[EDITORS' NOTE: THIS PAGE CONTAINS HEADNOTES. HEADNOTES ARE NOT AN OFFICIAL PRODUCT OF THE COURT, THEREFORE THEY ARE NOT DISPLAYED.] *Page 424 The defendant and his wife were lying in their bed, in an upper room of their house in Birmingham, on a night when there was no moon, with the lights all out and the room perfectly dark, when a negro by the name of Joe Percy Bragg went into the house through a rear screen door, went up the stairs to a hallway and through a doorway entering into the room where defendant and his wife were sleeping, fired two shots from a pistol, one of which struck defendant's wife in the head near the eye and the *Page 425 other in her breast. The wife made an outcry and fell or jumped across defendant, who jumped up and gave an alarm. In about five minutes other parties came in and an investigation followed.

[Excerpts of labeled region data]
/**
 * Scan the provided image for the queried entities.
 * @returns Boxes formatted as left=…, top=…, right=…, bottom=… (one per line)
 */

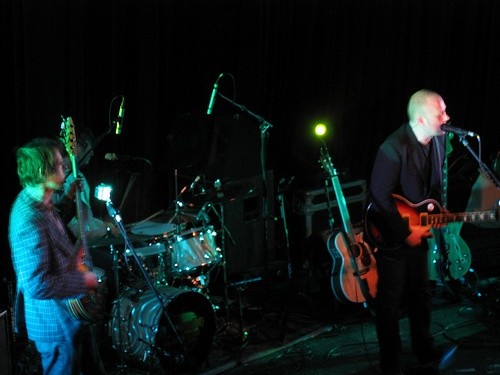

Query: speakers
left=0, top=309, right=28, bottom=375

:: Aim ::
Revise the court opinion excerpt by writing out everything from "[EDITORS' NOTE: THIS" down to "an investigation followed.", putting "revolver" in place of "pistol". Work only from the court opinion excerpt.

:: Task response ::
[EDITORS' NOTE: THIS PAGE CONTAINS HEADNOTES. HEADNOTES ARE NOT AN OFFICIAL PRODUCT OF THE COURT, THEREFORE THEY ARE NOT DISPLAYED.] *Page 424 The defendant and his wife were lying in their bed, in an upper room of their house in Birmingham, on a night when there was no moon, with the lights all out and the room perfectly dark, when a negro by the name of Joe Percy Bragg went into the house through a rear screen door, went up the stairs to a hallway and through a doorway entering into the room where defendant and his wife were sleeping, fired two shots from a revolver, one of which struck defendant's wife in the head near the eye and the *Page 425 other in her breast. The wife made an outcry and fell or jumped across defendant, who jumped up and gave an alarm. In about five minutes other parties came in and an investigation followed.